Main Government Building

One of the most well-preserved structures is this area is this building with multiple archways. Scientists believe this was used as an administrative government building. This ruined building is SUPER cool and for me was the visual highlight of the entire archeological site.

City Gates

A little bit farther from this administrative building are the ruins of what appears to be the city gates.

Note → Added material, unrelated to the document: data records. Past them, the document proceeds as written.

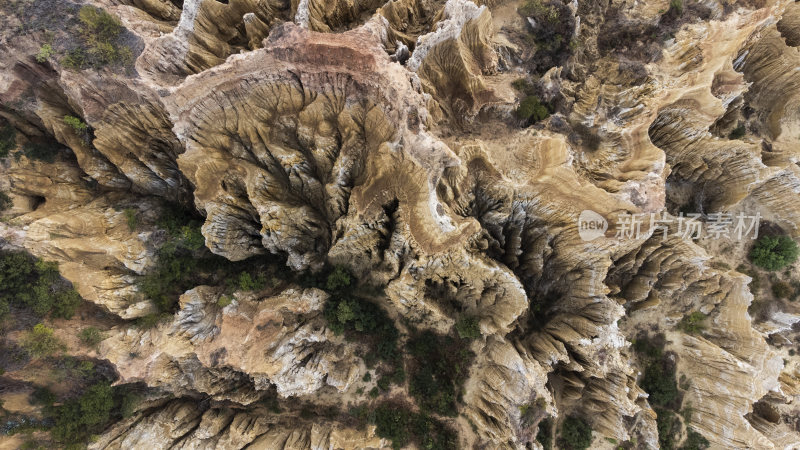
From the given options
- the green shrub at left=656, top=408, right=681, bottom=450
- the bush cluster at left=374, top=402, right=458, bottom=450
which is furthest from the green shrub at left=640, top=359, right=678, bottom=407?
the bush cluster at left=374, top=402, right=458, bottom=450

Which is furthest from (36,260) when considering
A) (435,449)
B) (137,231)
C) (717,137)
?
(717,137)

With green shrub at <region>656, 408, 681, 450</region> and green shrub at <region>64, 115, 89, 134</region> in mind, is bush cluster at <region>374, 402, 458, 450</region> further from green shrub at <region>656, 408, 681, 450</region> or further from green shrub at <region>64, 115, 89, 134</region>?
green shrub at <region>64, 115, 89, 134</region>

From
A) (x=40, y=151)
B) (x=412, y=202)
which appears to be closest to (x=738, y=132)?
(x=412, y=202)

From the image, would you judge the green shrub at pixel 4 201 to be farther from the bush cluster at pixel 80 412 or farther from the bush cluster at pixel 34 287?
the bush cluster at pixel 80 412

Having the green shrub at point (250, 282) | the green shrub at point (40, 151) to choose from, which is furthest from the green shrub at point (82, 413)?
the green shrub at point (40, 151)

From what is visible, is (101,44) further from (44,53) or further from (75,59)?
(44,53)

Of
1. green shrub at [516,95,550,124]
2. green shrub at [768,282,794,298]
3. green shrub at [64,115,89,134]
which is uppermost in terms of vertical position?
green shrub at [516,95,550,124]

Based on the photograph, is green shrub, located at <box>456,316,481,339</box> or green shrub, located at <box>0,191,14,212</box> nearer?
green shrub, located at <box>0,191,14,212</box>
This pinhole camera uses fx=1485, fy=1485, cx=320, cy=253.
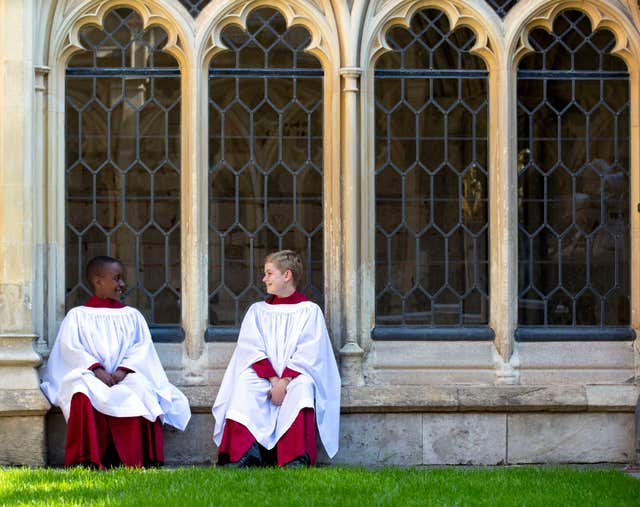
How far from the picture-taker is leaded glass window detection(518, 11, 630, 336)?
10.2 meters

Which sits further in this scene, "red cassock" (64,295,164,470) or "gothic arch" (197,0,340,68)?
"gothic arch" (197,0,340,68)

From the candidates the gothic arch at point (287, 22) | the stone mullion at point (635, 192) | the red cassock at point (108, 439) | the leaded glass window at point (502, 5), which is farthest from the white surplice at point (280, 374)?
the leaded glass window at point (502, 5)

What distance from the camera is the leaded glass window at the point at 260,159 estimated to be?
1012 centimetres

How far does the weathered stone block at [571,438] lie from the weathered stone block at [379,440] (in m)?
0.66

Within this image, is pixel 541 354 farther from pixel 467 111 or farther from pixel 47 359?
pixel 47 359

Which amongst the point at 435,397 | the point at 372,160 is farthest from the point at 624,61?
the point at 435,397

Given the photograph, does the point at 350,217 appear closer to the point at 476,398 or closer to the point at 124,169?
the point at 476,398

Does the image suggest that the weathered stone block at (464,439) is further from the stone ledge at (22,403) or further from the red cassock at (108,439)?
the stone ledge at (22,403)

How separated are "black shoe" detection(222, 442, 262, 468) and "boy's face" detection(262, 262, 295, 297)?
1007mm

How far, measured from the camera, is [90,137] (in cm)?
1011

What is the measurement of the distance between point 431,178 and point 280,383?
1.85m

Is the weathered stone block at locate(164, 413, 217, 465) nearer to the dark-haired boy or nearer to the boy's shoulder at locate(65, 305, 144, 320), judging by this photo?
the dark-haired boy

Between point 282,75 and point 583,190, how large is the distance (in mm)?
2225

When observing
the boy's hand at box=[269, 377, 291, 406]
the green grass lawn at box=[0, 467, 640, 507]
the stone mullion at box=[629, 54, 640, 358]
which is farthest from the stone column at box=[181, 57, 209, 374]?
the stone mullion at box=[629, 54, 640, 358]
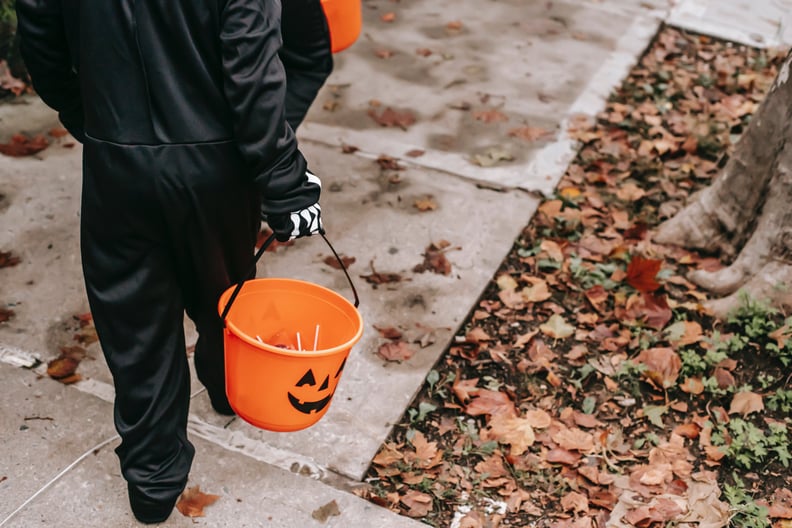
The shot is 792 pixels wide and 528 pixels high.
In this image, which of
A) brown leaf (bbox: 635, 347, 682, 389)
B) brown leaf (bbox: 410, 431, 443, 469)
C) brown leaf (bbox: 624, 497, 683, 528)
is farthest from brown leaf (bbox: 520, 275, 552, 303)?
brown leaf (bbox: 624, 497, 683, 528)

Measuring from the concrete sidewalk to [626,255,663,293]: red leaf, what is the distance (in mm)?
622

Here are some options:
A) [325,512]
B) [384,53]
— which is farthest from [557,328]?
[384,53]

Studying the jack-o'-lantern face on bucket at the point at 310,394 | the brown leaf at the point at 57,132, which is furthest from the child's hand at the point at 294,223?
the brown leaf at the point at 57,132

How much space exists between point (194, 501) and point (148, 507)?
0.19 m

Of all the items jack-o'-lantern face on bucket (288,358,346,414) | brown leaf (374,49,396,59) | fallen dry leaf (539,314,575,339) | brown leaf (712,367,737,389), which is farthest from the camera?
brown leaf (374,49,396,59)

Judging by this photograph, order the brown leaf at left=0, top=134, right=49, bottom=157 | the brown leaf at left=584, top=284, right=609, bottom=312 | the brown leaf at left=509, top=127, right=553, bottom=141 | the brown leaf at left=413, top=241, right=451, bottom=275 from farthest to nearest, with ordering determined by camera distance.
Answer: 1. the brown leaf at left=509, top=127, right=553, bottom=141
2. the brown leaf at left=0, top=134, right=49, bottom=157
3. the brown leaf at left=413, top=241, right=451, bottom=275
4. the brown leaf at left=584, top=284, right=609, bottom=312

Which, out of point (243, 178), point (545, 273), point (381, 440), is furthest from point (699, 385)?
point (243, 178)

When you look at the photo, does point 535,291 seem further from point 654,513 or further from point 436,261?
point 654,513

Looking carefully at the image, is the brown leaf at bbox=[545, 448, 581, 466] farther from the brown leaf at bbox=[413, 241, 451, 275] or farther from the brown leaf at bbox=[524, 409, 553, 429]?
the brown leaf at bbox=[413, 241, 451, 275]

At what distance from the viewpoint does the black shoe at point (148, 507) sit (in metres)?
2.76

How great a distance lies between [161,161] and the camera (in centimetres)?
225

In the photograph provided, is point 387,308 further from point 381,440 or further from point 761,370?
point 761,370

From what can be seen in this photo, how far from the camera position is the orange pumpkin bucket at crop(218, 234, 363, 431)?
2479 mm

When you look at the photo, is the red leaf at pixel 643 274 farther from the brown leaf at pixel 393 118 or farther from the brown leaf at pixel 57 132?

These arches are very similar to what you’ll find in the Mezquita in Cordoba, with the candy cane stripes at the top of the arches.

The Ruins of Smaller Rooms

The Garden Grove

There are a variety of trees (palm, orange, and others) planted:

The Stables

Scientists believe these stables housed beween 25-30 horses.

Reception Hall for the Prime Minister

Other Smaller Private and Public Rooms:

This beautiful archway is tucked away behind some ruins, and is only visible from farther away:

After You’re Done at the Medina Azahara Archeological Site

You’ll wait to board the shuttle back to the Visitor’s Center and parking lot, where you can pick up your transportation and head out.

Visiting Castillo de Almodovar del Rio

When visiting Medina Azahara, I’d highly recommend also stopping at Castillo de Almodovar del Rio as well. It’s only another 20 minutes farther to the castle from the medina. The castle is perched right on the top of a hill and is just the most stereotypical type of castle you could imagine, in all the best ways.

How Long Do You Need to Visit Medinat Al-Azhra?

I would recommend planning for about 2-3 hours total to visit Medina Azahara. That gives you time to peruse the museum, wait for the shuttle, explore the ruins, and wait for the return shuttle back out.

Is Medina Azahara Worth Visiting – Final Thoughts

If you have a spare couple of hours in your Southern Spain itinerary, then I absolutely think Medina Azahara is worth visiting. It is extremely cool to see the ruins of the old Caliphate city, the site is pretty large, and some parts of the ruins are fairly well-preserved.

This is also a pretty unique place to visit in southern Spain, a region that is full of gorgeous palaces in the height of their splendor.